------ 本文

それは時間を超えて時間を包むものとなることである、衝動は一瞬一瞬の内外相互転換としてはたらくのである。本能は現在の身体の欠乏と充足に於てはたらくのである。時間は一瞬より一瞬へと転じてゆく、時間を超えて時間を包むとは斯る一瞬を内容として統一するものとなることである。一瞬一瞬は衝動として、本能として生命形成的である。斯かる生命形成を外にして単なる時間があるのではない。統一するとは外を内によって変革し、内外によって変革することによってより密度高い内と外とすることである。棒をもつとは棒を手の延長とすることである、延長とすることによって身体の機能をより大ならしめることである。それと同時に木を身体の内容とすることは外を変革したことである。それは更に外を身体の延長として利用せんとすることであり、環境を身体化せんとすることである。ここに私は見る我と見られる我の生れるところがあるとおもう。時を統一するものが見るものとなり、一瞬一瞬の形成が見られるものとなるのである。私は人間の身体を斯るものに於て見たいと思う。人間は言語中枢と手をもつことによって人間になったと言われる。言語中枢をもつことによって一瞬一瞬の経過を蓄積し、過去として記憶をもち、未来として理想をもつのである。手によってそれを実現するのである。身体は個体として対立するものである。併しそれは形成するものである。私は言語中枢をもち手をもつということは本能衝動の個体保存的身体より世界形成的身体に転じたものであるとおもう。自他の対立が形成的統一に向う身体となったのである。それは否定が奥底にもっていた統一が自己を現わさんとすることである。否定と闘争を内に見るものとして世界形成的となることである。私はわれわれの自覚はそこより来るとおもう。世界形成的として世界を映し、世界に映されるところより来るとおもう。人間が自覚的生命として、私は愛も亦生命が自己自身を見るところにあるとおもう。対立的に相互否定し合う生より、統一に自己を現わさんとする生命になったということが愛をもつ生命になったのである。言葉をもち、手をもったということが愛する生命となったということである。身体が世界形成的に転じたということは、対立する我と汝が世界を内にもつものとして相対するということである。そして斯る対立が世界であるということである。我と汝は世界の中にあるものとして世界を自己の中にもつのである。それは我と汝が世界を内にもつものとして対立することが世界が世界を形成してゆくということである。世界を内にもつものとして我と汝が対立し、世界実現的に争うことが世界が形成をもつということである。世界が形成されるということは世界を内にもつものとして自己を形成してゆくことである。我と汝が対立し、汝によって我が否定されることが我が生かされるということなのである。その逆も真である、そこは他者の中に自己を見、自己の中に他者を見るところである。そこに愛があるのである。

------------
------ データ

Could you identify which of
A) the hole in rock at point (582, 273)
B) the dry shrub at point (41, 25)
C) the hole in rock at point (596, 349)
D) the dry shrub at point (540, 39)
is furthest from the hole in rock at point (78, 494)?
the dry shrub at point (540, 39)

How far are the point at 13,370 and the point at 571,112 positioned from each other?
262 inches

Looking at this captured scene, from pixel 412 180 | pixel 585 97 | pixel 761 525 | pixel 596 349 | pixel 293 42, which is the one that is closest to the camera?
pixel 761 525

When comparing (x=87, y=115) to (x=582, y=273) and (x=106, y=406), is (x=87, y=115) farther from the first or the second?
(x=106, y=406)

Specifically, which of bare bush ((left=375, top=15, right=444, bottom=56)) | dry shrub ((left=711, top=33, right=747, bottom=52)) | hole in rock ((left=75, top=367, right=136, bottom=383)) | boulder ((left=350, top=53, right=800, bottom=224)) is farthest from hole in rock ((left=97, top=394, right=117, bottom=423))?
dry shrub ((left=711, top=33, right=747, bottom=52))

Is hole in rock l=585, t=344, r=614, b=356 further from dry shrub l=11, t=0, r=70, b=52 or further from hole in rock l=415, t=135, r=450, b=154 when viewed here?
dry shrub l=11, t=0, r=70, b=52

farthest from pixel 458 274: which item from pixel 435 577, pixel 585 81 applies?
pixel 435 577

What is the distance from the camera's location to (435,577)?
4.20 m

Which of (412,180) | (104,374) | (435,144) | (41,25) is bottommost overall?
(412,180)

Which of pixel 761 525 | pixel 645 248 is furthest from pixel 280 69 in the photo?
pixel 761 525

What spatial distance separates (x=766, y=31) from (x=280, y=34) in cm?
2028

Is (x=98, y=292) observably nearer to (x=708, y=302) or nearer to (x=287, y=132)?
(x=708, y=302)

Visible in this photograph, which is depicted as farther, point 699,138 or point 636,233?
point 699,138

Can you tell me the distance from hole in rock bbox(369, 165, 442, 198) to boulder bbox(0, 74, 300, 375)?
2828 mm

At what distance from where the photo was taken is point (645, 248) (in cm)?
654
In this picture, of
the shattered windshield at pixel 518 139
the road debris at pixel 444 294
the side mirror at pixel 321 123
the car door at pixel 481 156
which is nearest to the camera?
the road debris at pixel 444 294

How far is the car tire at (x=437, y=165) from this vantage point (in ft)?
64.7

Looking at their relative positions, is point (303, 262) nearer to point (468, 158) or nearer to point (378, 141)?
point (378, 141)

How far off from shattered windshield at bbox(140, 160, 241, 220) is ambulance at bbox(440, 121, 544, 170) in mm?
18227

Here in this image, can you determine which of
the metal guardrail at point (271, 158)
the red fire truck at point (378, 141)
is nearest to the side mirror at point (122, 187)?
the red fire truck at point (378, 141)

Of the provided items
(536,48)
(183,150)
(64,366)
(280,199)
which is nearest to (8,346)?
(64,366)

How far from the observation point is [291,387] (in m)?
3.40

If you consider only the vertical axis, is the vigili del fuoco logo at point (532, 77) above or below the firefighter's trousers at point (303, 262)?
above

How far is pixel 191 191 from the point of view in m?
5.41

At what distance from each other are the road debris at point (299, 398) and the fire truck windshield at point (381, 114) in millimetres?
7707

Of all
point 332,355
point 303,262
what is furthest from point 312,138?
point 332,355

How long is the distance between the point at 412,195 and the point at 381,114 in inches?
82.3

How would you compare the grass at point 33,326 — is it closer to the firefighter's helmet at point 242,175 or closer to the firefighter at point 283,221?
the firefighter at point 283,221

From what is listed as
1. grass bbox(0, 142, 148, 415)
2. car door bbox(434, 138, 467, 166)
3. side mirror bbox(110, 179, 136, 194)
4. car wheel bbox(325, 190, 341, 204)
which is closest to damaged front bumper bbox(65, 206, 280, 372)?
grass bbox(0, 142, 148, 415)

------------

[練習問題]
本文を読んで、次の問いに答えてください。
1. 棒をもつとは、棒を何とすることだと述べられているか。
2. 人間は何をもつことによって人間になったと言われているか。
3. 我と汝が対立し、汝によって我が否定されることは、何であるとされているか。

[解答例]
1. 棒を手の延長とすること。
2. 言語中枢と手。
3. 我が生かされるということ。